Re: [mat-dev] [Pkg-anonymity-tools] pdf-redact-tools

Delete this message

Reply to this message
Author: Micah Lee
Date:  
To: intrigeri
CC: pkg-anonymity-tools, mat-dev
Subject: Re: [mat-dev] [Pkg-anonymity-tools] pdf-redact-tools
On 02/24/2015 02:31 PM, intrigeri wrote:
> We're already maintaining MAT [1]. I understand pdf-redact-tools
> covers some needs that the MAT doesn't address yet. Still, I'm
> personally reluctant to see this kind of functionality thinly spread
> over various packages in Debian, mostly for UX reasons, and also
> because IMO there are currently to few people working in this niche
> field for us to really benefit from competing implementations, so:
>
> * Are there any plans to make both tools converge somehow, e.g.
> by adding the missing features in MAT? Both are implemented in
> Python, so the starting point doesn't seem that bad :)


Interesting idea! I don't have any plans to do this, but it would be
cool to merge the projects. Although they are kind of for different
things, and I foresee a lot of work going into making this
fully-functional in a GUI.

Specifically, pdf-redact-tools splits a PDF into several PNGs that can
then be edited (with separate software, like GIMP) to draw black boxes
over it, and then merges them back together again.
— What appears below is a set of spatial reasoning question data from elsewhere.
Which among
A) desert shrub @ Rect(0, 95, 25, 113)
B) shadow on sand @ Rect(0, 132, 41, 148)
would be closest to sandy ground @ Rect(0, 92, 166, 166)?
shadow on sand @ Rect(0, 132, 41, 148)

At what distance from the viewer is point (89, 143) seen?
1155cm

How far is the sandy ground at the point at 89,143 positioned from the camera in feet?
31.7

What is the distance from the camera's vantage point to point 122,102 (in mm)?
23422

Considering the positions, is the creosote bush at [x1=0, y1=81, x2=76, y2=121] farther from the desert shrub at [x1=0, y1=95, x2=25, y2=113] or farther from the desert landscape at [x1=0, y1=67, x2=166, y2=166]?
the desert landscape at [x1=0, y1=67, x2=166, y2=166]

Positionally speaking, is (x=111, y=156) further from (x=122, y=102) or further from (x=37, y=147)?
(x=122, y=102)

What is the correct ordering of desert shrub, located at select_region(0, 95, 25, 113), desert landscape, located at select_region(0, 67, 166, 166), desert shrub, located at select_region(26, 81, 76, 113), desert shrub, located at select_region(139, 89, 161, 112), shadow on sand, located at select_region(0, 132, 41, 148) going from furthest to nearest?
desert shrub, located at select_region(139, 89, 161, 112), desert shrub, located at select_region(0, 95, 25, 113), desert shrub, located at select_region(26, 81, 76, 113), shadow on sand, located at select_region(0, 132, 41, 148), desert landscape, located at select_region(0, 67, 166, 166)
Obviously it would be
cool if the drawing-black-boxes functionality could go into the MAT GUI,
but it would be a lot of work.

For example, here's a document that was redacted with pdf-redact-tools
(see page 22):

https://s3.amazonaws.com/s3.documentcloud.org/documents/1278905/sharing-communications-metadata-across-the-u-s.pdf

We took the original document, converted it to a PDF, split it into a
bunch of PNGs, edited some of them, and then merged it back into a PDF
for publishing.

> * How does `pdf-redact-tools --sanitize' differ from the seemingly
> equivalent feature provided by MAT?


I wasn't aware that MAT provided any sort of sanitizing functionality.
What pdf-redact-tools does to sanitize a PDF is split the original into
PNGs and then merge it back into a new PDF (with a much larger file size).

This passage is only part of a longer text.